The Justice Department, at the request of the Internal Revenue Service, filed civil suits against Cohn in New York City and in Bridgeport, Conn., to satisfy part of the debt by seizing a New York townhouse and a Greenwich home that Cohn allegedly owns through dummy companies.
Cohn has acknowledged owing $1.75 million in taxes dating back to 1959, according to the government’s court papers, but despite a series of agreements with the IRS since 1978 he has paid little of the debt. He has not conceded any liability for the interest and penalties.
The two suits also charged several of Cohn’s colleagues at the law firm of Saxe, Bacon, Bolan & Manley with helping him to conceal his assets from the IRS. It also accused the firm’s parent corporation, Saxe, Bacon & Bolan P.C., and several former members of the firm with aiding Cohn.
His law firm helped Cohn beat the tax collector by paying for most of his personal spending through a generous expense account, the government charged. The suits seek to make the fellow lawyers responsible for any tax debt that cannot be collected directly from Cohn.

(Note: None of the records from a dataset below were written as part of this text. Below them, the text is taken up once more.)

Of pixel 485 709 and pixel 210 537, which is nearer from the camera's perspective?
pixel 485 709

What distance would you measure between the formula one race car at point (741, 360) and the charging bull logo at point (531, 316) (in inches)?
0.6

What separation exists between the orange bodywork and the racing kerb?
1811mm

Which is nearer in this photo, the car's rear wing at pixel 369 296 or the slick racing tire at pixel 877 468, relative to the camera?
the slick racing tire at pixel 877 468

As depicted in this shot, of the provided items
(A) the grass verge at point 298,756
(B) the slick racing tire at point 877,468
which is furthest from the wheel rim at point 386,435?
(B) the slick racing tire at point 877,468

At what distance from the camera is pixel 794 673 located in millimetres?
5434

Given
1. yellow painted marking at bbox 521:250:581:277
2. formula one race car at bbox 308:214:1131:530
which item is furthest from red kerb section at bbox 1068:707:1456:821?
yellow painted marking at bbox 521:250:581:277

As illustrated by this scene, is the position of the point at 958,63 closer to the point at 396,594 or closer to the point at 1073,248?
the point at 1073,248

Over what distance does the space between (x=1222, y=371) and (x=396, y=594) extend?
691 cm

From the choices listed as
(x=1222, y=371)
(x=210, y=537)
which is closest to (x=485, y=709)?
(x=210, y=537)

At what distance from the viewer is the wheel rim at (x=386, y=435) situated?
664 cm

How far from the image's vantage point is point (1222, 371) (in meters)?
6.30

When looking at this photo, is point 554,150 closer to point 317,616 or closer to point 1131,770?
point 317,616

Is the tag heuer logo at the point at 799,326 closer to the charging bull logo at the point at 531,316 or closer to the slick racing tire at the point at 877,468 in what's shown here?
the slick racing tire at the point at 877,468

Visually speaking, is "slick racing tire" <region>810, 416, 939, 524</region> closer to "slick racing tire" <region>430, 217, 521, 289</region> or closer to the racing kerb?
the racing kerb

″All of this nonsense on the part of the Internal Revenue Service has been going on for 17 years. They know very well that the law firm owns the house. They knew very well that I do not own the house,″ Cohn said Thursday night. ″... And to come along, because they think I’m not in good health, and try to hit me over the head - why, if Joe McCarthy had ever tried tactics like that, they would have screamed their heads off.″
While working in the early 1950s for the same U.S. attorney’s office that filed the suits against him Thursday, Cohn helped prosecute Julius and Ethel Rosenberg, who were put to death after being convicted of passing atomic secrets to the Soviet Union.
Cohn moved to the staff of the Senate committee where Sen. Joseph McCarthy was making accusations of Communist infiltration of the government.
He faced disbarment last year when a lawyers’ disciplinary committee found him guilty of misconduct. The matter was held up because Cohn was reported to be suffering from acute liver cancer.
U.S. Attorney Rudolph W. Giuliani said the IRS referred Cohn’s case to him three months ago and that prosecutors acted quickly to recover his assets, in part because of fears over his health.
Officials at the IRS refused to comment on why it took more than 20 years for the government to take legal action to collect some of Cohn’s tax debts.